Photo Credit: Campaign Against Antisemitism (CAA)
It is not a modern invention or a political convenience, it is the bedrock of who we are. The Bible begins and ends with the land. Our liturgy and festivals are bound to its harvests and seasons. Even in exile, for 2,000 years, Jews broke glasses at weddings and said, “If I forget thee, O Jerusalem.” We prayed three times a day facing Zion. We ended the Seder every year with “Next year in Jerusalem.”
Israel is not just a state; it is the geographic and political embodiment of our religion, our culture, our collective memory. Without the land, we cannot exist as a people. So when I looked in the mirror as a child, I saw the descendant of survival and triumph. An Israelite whose people captured Eichmann, raided Entebbe, defeated the greatest armies in the region in six days, made flowers bloom in the desert and flew F-35s over Auschwitz on Yom HaShoah.
But all of that has changed. Changed incrementally since the first intifada of the late 80s, changed exponentially since October 7th 2023.
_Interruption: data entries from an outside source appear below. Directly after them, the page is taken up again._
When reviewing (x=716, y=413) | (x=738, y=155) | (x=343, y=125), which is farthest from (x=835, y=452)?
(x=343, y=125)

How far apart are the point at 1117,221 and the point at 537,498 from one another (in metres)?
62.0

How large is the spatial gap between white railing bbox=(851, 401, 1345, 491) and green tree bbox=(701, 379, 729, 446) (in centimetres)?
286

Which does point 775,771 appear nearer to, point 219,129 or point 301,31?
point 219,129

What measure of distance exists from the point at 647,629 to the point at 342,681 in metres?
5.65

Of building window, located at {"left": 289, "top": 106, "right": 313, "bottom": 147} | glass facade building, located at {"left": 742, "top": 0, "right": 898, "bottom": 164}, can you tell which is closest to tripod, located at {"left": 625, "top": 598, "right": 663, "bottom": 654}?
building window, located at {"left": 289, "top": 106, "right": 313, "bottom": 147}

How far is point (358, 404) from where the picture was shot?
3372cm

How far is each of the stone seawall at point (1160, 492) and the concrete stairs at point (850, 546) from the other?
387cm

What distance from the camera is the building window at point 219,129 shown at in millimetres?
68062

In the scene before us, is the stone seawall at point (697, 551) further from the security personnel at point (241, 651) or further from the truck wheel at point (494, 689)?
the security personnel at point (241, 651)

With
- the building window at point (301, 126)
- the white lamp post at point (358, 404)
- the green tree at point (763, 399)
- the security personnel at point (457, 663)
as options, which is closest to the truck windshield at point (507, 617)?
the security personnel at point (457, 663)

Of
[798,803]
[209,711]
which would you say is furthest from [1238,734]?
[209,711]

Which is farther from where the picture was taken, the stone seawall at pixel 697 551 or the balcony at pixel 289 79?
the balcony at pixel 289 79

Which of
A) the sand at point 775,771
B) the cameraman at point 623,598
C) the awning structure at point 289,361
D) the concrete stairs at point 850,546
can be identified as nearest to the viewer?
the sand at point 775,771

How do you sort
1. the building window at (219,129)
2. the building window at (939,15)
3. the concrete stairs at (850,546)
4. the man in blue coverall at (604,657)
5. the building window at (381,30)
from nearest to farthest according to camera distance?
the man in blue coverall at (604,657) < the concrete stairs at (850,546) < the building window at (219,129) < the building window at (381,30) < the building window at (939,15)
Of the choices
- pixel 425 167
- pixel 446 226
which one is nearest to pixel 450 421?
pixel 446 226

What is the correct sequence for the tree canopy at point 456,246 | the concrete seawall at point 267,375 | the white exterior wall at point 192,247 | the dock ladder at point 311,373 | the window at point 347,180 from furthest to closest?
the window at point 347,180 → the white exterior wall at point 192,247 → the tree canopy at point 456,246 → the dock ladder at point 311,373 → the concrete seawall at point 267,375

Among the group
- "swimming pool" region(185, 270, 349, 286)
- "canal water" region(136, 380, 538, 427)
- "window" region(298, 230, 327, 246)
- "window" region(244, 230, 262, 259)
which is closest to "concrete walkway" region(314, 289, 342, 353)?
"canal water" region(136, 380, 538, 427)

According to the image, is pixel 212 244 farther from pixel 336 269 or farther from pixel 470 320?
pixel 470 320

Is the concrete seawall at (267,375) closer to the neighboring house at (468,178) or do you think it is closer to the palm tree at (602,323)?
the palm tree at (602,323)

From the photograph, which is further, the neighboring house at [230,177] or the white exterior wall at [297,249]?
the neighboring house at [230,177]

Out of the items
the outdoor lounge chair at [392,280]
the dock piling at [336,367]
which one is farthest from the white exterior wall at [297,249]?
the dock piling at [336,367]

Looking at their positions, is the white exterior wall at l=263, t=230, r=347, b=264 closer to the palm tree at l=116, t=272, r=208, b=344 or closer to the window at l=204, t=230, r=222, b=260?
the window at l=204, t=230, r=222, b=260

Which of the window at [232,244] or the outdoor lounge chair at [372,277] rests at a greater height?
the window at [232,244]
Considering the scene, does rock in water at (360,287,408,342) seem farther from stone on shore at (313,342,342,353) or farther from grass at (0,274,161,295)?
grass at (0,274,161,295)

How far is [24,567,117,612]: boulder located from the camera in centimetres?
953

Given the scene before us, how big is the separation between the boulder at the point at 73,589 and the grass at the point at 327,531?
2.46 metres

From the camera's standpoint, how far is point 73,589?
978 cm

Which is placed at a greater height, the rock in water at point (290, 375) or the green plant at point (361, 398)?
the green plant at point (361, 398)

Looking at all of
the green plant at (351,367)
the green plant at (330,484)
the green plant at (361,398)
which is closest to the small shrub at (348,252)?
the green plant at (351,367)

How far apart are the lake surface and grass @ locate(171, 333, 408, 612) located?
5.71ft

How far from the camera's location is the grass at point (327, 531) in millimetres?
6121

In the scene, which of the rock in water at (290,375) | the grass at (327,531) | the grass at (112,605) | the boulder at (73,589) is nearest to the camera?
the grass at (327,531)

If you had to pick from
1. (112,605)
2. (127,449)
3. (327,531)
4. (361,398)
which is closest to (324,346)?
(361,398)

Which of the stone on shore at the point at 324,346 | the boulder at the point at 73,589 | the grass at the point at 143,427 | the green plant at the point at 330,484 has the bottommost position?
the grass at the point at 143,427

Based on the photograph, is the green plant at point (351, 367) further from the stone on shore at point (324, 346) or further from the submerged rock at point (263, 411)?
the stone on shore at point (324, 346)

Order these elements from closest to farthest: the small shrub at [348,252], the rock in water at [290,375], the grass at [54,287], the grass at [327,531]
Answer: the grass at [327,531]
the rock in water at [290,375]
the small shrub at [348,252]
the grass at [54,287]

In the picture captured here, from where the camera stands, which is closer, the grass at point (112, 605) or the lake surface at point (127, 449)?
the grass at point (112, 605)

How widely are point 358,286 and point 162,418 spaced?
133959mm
The slow, strategic, deliberate demonisation of Israel over the last 40 years, the false claims of occupation, colonisation, apartheid and, in recent months, the grotesque accusations of genocide and the endless antisemitic comparisons between Israel and the Nazis, have changed not just how performative activists view our homeland, but more dangerously, how young Jews view it. And by extension, how they view themselves.
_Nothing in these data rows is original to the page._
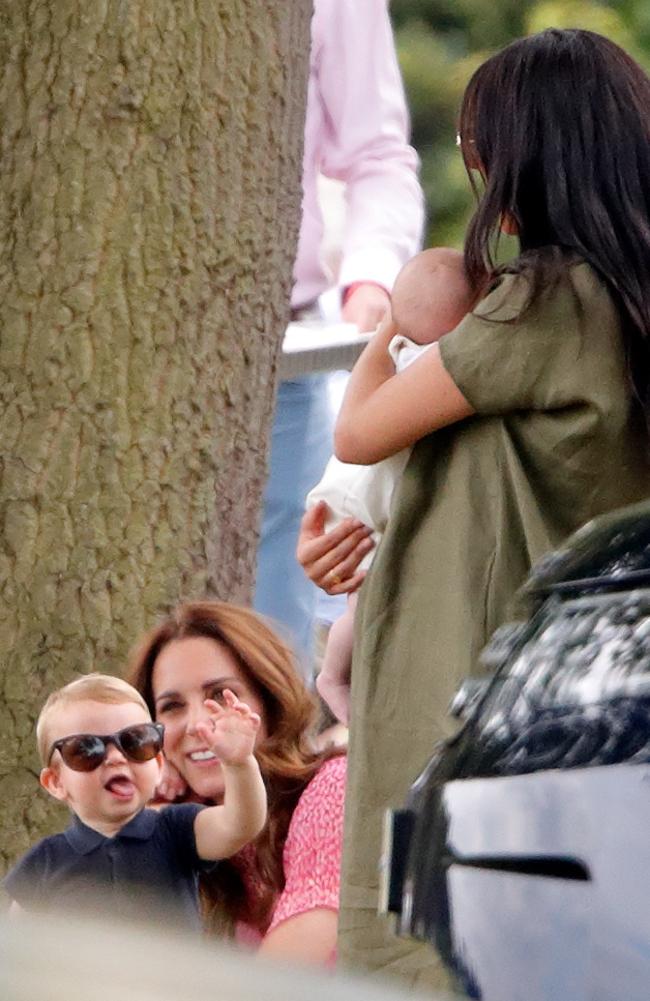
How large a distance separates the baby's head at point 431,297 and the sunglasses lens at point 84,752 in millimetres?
857

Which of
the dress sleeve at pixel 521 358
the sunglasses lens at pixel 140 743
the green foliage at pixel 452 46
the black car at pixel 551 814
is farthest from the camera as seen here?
the green foliage at pixel 452 46

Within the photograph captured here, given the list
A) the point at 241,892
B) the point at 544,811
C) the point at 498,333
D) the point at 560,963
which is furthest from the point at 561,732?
the point at 241,892

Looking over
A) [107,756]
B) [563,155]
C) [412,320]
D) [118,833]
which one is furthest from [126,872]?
[563,155]

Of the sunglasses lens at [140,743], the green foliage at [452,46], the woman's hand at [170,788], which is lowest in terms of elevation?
the green foliage at [452,46]

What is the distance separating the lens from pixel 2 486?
14.8 feet

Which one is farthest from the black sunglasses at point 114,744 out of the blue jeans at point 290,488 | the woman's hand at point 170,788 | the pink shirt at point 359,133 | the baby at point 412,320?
the pink shirt at point 359,133

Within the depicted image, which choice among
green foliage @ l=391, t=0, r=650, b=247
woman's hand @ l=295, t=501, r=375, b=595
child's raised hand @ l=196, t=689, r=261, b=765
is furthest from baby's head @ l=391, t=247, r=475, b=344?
green foliage @ l=391, t=0, r=650, b=247

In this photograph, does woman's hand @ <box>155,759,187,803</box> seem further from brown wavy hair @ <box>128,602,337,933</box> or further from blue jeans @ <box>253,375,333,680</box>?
blue jeans @ <box>253,375,333,680</box>

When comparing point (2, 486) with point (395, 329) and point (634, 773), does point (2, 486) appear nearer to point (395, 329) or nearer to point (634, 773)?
point (395, 329)

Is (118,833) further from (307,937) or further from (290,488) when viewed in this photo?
(290,488)

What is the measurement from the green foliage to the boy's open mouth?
9.79 m

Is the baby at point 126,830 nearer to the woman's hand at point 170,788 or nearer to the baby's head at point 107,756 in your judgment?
the baby's head at point 107,756

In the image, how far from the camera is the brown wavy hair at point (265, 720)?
4.06 metres

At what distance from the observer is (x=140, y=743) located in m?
3.81
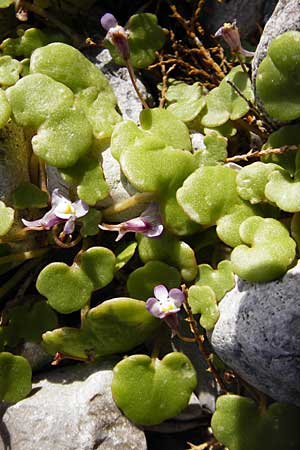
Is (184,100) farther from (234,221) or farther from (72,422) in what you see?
(72,422)

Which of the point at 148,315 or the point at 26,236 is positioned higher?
the point at 26,236

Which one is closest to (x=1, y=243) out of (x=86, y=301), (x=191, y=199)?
(x=86, y=301)

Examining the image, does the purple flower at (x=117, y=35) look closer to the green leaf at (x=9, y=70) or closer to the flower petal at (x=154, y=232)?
the green leaf at (x=9, y=70)

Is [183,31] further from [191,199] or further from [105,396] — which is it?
[105,396]

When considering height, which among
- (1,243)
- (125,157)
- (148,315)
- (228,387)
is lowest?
(228,387)

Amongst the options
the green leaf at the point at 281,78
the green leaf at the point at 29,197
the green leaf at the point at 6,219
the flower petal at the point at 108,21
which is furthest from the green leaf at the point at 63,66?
the green leaf at the point at 281,78

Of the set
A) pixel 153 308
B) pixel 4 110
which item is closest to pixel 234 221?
pixel 153 308

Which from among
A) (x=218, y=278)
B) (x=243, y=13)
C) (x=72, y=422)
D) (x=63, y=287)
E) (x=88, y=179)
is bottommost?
(x=72, y=422)
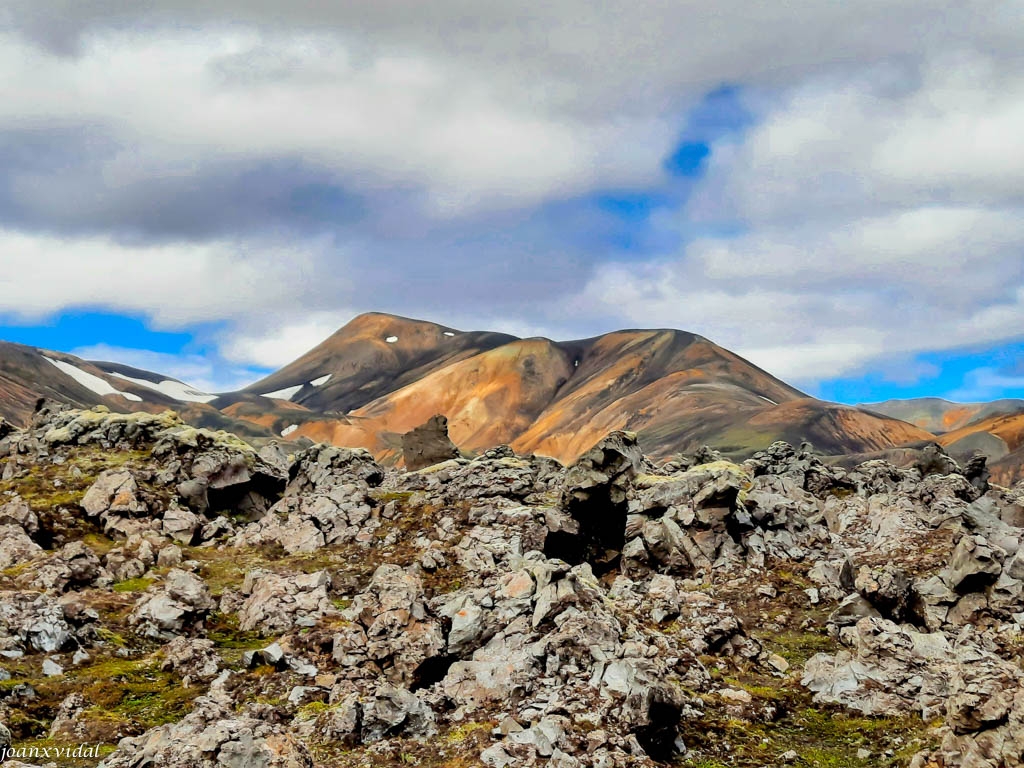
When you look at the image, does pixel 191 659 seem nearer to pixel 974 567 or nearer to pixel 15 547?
pixel 15 547

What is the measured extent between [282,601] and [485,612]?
12520mm

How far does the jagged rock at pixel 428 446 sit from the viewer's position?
73.3 meters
Every trope has been revived and mainstreamed: blood libels, “Jewish control” of banks and media, conspiracies of Jewish manipulation. Every thin veil of anti- Zionism, presented as moral purity but in reality little more than recycled antisemitism, has been amplified online until it is deafening. It eats away at our young people, makes them question their heritage, their culture, their identity.
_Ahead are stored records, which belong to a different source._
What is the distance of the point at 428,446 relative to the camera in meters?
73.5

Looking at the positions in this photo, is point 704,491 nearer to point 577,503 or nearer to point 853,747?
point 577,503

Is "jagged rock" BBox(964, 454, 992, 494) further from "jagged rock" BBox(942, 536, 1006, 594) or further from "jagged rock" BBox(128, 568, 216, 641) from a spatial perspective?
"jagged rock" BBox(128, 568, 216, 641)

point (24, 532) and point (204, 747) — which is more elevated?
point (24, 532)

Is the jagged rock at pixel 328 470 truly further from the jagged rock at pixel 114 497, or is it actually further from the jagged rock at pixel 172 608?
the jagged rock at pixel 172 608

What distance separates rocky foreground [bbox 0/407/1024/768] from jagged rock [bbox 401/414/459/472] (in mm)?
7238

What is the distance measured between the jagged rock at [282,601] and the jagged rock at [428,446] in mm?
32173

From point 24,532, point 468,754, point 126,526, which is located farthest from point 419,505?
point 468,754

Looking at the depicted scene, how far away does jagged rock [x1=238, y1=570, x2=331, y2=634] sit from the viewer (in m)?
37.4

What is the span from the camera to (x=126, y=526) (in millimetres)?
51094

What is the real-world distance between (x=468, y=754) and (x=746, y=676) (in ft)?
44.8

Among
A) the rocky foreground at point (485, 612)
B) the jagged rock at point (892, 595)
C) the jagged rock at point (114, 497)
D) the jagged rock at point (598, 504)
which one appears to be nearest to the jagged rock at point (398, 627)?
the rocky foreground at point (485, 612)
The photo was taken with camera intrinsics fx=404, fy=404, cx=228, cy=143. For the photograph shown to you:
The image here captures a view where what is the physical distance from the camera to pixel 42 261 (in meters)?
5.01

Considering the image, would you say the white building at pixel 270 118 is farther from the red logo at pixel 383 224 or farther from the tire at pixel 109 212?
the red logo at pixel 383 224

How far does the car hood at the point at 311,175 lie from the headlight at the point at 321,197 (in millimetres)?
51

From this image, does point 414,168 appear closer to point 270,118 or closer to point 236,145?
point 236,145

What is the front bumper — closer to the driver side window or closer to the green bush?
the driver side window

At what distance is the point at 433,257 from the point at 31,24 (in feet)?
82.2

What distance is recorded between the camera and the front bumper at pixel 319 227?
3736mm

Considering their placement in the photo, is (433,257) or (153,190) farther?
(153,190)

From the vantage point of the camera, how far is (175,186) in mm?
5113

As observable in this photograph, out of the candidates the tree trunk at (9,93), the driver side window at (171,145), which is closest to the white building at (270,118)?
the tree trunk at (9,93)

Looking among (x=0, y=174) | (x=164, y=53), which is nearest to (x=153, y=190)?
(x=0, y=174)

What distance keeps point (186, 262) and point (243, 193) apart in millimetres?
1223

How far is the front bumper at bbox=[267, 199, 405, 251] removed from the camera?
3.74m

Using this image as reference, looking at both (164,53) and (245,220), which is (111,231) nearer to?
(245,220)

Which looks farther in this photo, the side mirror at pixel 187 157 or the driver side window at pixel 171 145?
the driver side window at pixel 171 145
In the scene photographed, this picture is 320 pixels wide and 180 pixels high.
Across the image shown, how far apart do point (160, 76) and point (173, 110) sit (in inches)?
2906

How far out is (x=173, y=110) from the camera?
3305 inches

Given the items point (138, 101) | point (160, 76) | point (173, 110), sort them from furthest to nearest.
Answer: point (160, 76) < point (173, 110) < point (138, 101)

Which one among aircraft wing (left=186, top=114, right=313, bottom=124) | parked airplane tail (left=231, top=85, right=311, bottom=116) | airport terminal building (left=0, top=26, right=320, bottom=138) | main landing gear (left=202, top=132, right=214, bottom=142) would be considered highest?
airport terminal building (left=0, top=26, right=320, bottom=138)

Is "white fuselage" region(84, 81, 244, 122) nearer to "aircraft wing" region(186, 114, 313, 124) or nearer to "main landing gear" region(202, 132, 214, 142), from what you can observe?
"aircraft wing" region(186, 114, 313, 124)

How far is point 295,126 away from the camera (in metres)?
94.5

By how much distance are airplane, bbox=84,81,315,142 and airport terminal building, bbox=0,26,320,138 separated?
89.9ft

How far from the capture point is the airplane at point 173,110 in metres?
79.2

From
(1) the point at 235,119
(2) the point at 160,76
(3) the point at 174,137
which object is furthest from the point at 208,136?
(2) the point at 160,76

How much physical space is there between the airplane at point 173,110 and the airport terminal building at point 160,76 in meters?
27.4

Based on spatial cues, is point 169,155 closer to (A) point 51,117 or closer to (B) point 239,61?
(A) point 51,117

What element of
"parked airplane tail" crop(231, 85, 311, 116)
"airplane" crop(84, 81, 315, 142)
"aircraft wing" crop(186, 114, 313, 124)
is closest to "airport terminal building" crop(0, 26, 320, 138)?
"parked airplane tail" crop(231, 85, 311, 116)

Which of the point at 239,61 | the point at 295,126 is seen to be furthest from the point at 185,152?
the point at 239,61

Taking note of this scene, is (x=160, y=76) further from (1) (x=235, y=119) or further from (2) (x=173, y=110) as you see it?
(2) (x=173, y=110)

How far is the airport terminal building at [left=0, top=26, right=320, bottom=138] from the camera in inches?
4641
And when they step outside or scroll through their feeds, the reinforcement is everywhere.
They saw the celebration of Jew-hate on stage at Glastonbury. They watched Gary Lineker receive a standing ovation at the National Television Awards, his first-ever audience-voted award, in the same year he was fired by the BBC for sharing a meme comparing Jews to vermin. They see those they idolise unequivocal condemnation. They walk past weekly marches through central London where the chants of “from river to the sea” and “globalise the Intifada” are treated as civil rights slogans. They see campus encampments up and down the country demanding that Jewish students renounce their identity or stay silent.
Is it any wonder so many of them look in the mirror and do not recognise pride, only shame?
Our children are in danger. Not just physically, though the threats of violence are very real, but spiritually. They are in danger of abandoning their people. And if they do, then all is lost.
So the responsibility falls to us, parents, educators, leaders, elders in the community. It is on us to ensure that when young Jews look in the mirror, they see something else. They must see a Jew who inspires them, who fills them with strength, conviction, and pride.
And let’s be clear: pride does not mean agreeing with every action of the Israeli government, nor does it mean staying silent in the face of policies we believe are wrong, nor does it mean showing a lack of empathy for innocent suffering in Gaza.
Pride means something else. It means refusing to be silenced by hate and intimidation. It means understanding that our dignity is not negotiable.
If our enemies’ aim is to strip us of that dignity, then our task is the opposite. We must use every ounce of our energy to give the next generation pride, pride in their history, pride in their people, pride in their future. We must use every ounce of our energy to ensure that the Jew staring back at them is not a caricature drawn by our enemies, but a source of pride, strength, and dignity that no hate can erase.
The mirror matters. What our children see in it today will decide whether there is a Jewish tomorrow.